It wasn’t going to get any better. This was going to be our place for the night. There was plenty of daylight for the company to work on their holes, clear their fields of fire, plot mortar and artillery fires, plant more Claymores, and plan their night patrols. Nearly smokeless cooking fires were lit and the smell of rice boiling drifted over the positions. I and my sergeant ate cold C-rations and settled in for the night. We then endured the black hours of mosquitoes humming. We scratched the salt residue on our skin. Our hearts raced at sudden clanks and clicks out beyond the perimeter. We heard soft pops and saw brilliant white lights in the distance. At odd moments we heard the sound of water moving through the stream below us.

More cooking fires were lit as soon as the morning light filtered down through the mist. Two cigarettes, a malaria pill, and a cup of coffee made from water boiled over a chunk of C-4 explosive opened the day. Then I got a call telling me the units were staying in place, at least for a while. I was told to report to the battalion command post for a meeting. The message ended with a cryptic line: “Bring soap.”

I gave đại-úy a little pep talk about staying alert and went with my sergeant back down the path we’d walked the day before.

We found the CP on the back side of the ridge. The Battalion Advisor, a Major from our province team, looked as scruffy as all the rest of us. He waited for the rest of the teams to show up.

“We’ve got too many advisors out here,” he said, “but I was overruled on that at the beginning. We need to give them a chance to run their own units for a while. They’ve changed the plan anyhow. The ruffs-puffs are going to stay in place for the rest of the morning and then we’re all pulling out.”

He drew some arrows on his map and showed us. “The rest of the task force is going to continue to swing around to the south and will simply sweep past where we are at about the same time that we pull out.”

He looked at his sergeant with a grin. “In the meantime, the we’ve got something to show you guys.”

He led us up into the valley and then along the side of the stream.

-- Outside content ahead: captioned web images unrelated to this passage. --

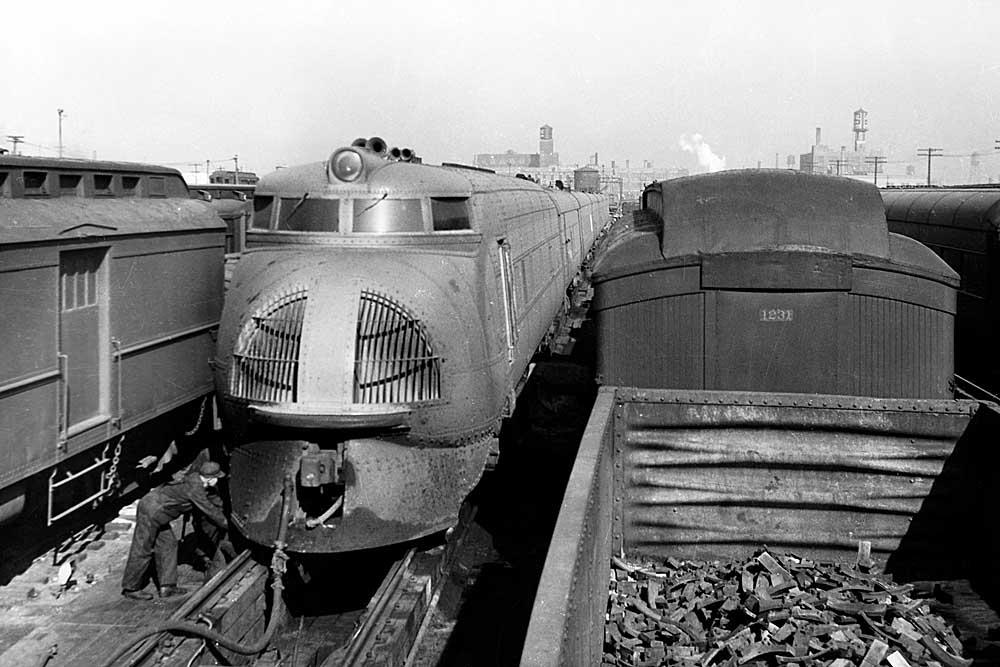 Streamlined passenger train in service yard among older equipment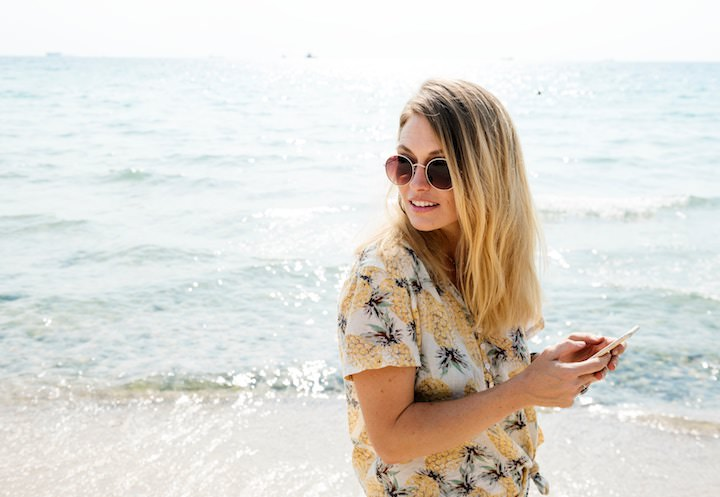 Girl at the beach checking social media after improving her social media strategy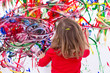 Young Kid Painting Abstract on White Wall - 82495528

A squad of Vietnamese was off to our flank as security. The path took a sharp turn and then the jungle opened out and revealed a glade, a glen, a copse, or whatever word rightly describes something out of a Tarzan movie. A gentle, graceful waterfall spilled from a ledge about 15 feet high into a still pool beneath the jungle’s trees and vines. The banks of the pool were lined with feathery ferns, pale green moss, and small blossoming plants. The Vietnamese soldiers kept on going up the path until they were above the waterfall. I saw them settle on rocks and light cigarettes, American cigarettes, and turn to watch the jungle upstream.

I crouched beside the pool and drew water into my hands. It felt cool and it was very clear, if tea-colored.

“Take turns,” the Major said. He indicated his sergeant. “We’ll take the first watch.”

With a few mumbled, appreciative obscenities the rest of us dropped our gear, stripped to our skins, grabbed our soap, and waded out into the pool.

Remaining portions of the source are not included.